Третьим кружком, имевшим уже революционный характер и сыгравшим

наибольшую роль в подготовке повстанческих кадров, был кружок Янковского,

зародившийся также в 1858 г., но окончательно сложившийся в следующем году.

Нарциз Янковский, 30-летний сын волынского помещика, бывший офицер русской

армии, отличался горячим темпераментом и готовностью к немедленной борьбе с

царизмом. Янковский стремился объединить «разночинский» элемент

города: чиновников, ремесленников, служащих, писателей, купцов и т. д. Он

имел постоянную связь и со студентами. В конце 1859 г. по инициативе

Янковского между ним и Маевским начались переговоры о слиянии, которые и

закончились созданием общего комитета, известного под названием «Варшавской

капитулы». В состав этого комитета вошли Янковский, чиновник лютеранской

коллегии Болеслав Денель, литератор Станислав Кшеминский, банковский

чиновник Юлиан Верещинский (из кружка Янковского) и Кароль Маовский (из

студенческого). Кроме того, ближайшее участие в работе новой организации

принимали также братья Франковские (Ян, Станислав и Леон), Кароль

Новаковский, Рафал Краевский, поэт Адам Аснык и др. Организация строилась

на конспиративной основе и вскоре охватила своей сетью весь город. Ее целью

была подготовка восстания. Собирались средства, распространялась

нелегальная литература, проводились военные занятия, пропагандировалась

идея восстания в народе. Организация имела связи со многими городами

Царства Польского, а также с эмиграцией. Янковский находился под большим

влиянием Мерославского и держал контакт с его главным помощником Кужиной.

● ЗАДАНИЕ: По отрывку о кружке Янковского назовите всех, кто вошел в состав комитета «Варшавская капитула». Записи ниже для работы не понадобятся.

● ДАННЫЕ:
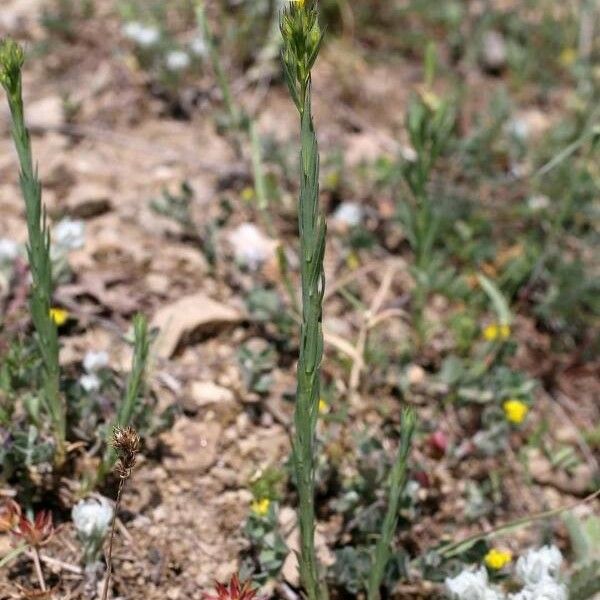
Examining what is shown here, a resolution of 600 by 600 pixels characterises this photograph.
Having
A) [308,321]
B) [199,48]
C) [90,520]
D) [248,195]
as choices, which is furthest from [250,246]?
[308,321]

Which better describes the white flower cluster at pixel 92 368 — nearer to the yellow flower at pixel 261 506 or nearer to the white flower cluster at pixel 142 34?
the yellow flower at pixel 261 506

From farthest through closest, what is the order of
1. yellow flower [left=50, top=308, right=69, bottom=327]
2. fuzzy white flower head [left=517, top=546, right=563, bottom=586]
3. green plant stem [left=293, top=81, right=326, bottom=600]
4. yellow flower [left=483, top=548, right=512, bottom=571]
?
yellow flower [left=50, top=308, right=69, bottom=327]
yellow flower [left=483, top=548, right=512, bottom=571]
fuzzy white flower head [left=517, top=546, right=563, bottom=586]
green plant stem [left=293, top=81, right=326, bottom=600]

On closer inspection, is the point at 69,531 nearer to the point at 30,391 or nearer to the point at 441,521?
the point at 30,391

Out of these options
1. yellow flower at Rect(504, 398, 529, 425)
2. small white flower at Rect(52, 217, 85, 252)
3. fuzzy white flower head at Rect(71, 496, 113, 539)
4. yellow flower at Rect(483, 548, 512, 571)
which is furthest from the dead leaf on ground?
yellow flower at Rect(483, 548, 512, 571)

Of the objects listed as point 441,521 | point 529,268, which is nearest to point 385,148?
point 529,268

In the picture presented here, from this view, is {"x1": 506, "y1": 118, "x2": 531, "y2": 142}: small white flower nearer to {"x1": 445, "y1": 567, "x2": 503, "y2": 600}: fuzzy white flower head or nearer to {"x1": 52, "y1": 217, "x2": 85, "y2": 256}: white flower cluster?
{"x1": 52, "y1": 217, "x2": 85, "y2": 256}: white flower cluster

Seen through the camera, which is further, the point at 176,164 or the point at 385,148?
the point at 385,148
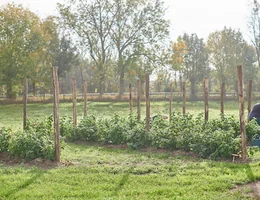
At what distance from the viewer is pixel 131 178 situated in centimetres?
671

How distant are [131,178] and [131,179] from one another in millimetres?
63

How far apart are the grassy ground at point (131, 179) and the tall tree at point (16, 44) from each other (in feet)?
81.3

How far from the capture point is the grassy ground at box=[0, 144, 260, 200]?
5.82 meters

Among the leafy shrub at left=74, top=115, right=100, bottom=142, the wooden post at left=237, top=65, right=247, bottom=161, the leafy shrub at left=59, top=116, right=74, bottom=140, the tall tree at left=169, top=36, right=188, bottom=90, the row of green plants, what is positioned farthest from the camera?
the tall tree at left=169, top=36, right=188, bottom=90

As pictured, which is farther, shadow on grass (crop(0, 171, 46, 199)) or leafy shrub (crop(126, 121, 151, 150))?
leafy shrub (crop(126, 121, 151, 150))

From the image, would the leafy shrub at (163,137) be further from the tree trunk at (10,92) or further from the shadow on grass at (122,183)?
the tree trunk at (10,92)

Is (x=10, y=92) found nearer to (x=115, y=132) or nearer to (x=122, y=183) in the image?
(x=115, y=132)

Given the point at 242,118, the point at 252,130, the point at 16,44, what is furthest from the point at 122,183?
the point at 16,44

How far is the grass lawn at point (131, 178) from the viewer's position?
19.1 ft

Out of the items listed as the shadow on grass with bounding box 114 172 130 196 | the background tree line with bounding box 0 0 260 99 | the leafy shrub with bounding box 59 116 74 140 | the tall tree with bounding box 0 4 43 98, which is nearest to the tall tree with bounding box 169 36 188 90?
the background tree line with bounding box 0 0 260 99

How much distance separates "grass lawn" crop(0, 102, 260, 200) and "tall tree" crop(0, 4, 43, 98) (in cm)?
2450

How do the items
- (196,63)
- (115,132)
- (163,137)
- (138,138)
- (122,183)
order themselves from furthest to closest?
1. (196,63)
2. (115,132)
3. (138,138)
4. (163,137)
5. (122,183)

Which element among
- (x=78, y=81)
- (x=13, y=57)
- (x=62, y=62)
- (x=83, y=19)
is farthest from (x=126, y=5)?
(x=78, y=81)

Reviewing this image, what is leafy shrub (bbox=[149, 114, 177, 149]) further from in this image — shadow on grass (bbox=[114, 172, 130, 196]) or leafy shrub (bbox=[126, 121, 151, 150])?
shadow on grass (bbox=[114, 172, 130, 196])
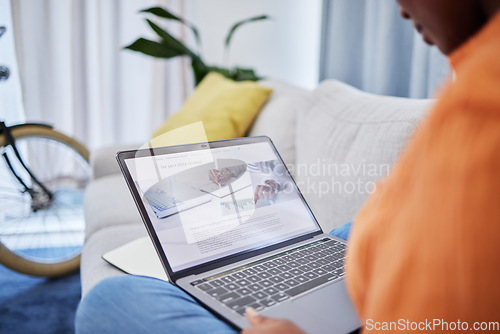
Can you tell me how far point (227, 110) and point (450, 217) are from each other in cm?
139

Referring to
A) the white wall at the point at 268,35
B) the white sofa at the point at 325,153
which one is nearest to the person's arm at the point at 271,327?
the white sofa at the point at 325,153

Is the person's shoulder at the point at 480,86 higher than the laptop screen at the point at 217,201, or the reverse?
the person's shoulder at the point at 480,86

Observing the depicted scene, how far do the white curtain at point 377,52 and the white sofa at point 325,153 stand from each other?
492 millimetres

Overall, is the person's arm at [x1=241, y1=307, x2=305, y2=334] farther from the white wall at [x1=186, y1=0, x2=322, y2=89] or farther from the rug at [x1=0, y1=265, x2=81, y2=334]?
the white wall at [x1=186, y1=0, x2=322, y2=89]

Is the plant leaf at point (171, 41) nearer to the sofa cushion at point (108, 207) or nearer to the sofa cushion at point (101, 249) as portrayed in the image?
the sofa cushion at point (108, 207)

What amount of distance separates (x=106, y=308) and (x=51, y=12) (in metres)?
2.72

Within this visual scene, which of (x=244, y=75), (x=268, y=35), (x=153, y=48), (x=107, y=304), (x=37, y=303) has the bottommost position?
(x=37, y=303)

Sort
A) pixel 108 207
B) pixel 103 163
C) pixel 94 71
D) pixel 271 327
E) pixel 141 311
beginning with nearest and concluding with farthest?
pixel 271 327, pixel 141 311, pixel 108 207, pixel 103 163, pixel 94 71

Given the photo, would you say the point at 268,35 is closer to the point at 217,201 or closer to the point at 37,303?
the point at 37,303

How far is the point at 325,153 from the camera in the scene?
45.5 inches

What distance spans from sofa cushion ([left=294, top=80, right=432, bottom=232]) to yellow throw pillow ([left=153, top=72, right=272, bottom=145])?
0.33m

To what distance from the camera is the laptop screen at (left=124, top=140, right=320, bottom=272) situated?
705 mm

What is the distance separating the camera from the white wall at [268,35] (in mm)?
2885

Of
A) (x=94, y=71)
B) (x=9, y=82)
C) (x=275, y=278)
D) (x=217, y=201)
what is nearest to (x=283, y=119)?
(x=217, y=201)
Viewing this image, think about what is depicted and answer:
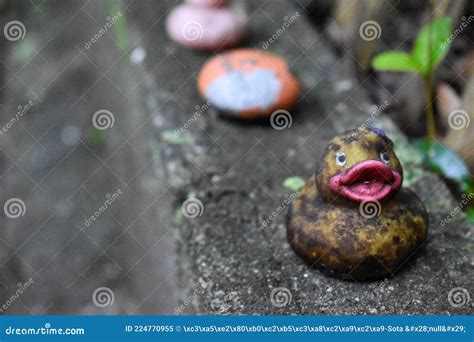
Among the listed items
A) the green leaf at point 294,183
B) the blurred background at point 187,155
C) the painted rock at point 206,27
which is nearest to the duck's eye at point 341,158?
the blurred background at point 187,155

* * *

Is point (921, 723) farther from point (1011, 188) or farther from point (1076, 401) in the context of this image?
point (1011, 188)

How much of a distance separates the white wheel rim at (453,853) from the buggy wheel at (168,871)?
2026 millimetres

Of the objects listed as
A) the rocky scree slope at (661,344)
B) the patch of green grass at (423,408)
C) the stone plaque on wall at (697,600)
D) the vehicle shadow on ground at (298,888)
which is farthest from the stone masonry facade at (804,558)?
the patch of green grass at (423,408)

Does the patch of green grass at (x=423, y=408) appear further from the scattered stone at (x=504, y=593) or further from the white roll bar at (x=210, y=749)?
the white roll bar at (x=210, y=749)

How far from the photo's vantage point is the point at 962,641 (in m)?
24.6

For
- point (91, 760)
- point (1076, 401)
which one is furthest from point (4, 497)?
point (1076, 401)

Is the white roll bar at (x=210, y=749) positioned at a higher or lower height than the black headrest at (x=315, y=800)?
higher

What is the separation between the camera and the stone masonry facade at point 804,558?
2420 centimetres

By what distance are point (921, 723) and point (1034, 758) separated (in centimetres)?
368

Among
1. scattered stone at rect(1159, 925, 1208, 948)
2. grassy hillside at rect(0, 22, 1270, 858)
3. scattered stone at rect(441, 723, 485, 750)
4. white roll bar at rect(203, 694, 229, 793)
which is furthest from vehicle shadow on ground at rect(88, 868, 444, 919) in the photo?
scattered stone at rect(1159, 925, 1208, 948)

● РЕШЕНИЕ: Янковский, Болеслав Денель, Станислав Кшеминский, Юлиан Верещинский, Кароль Маовский.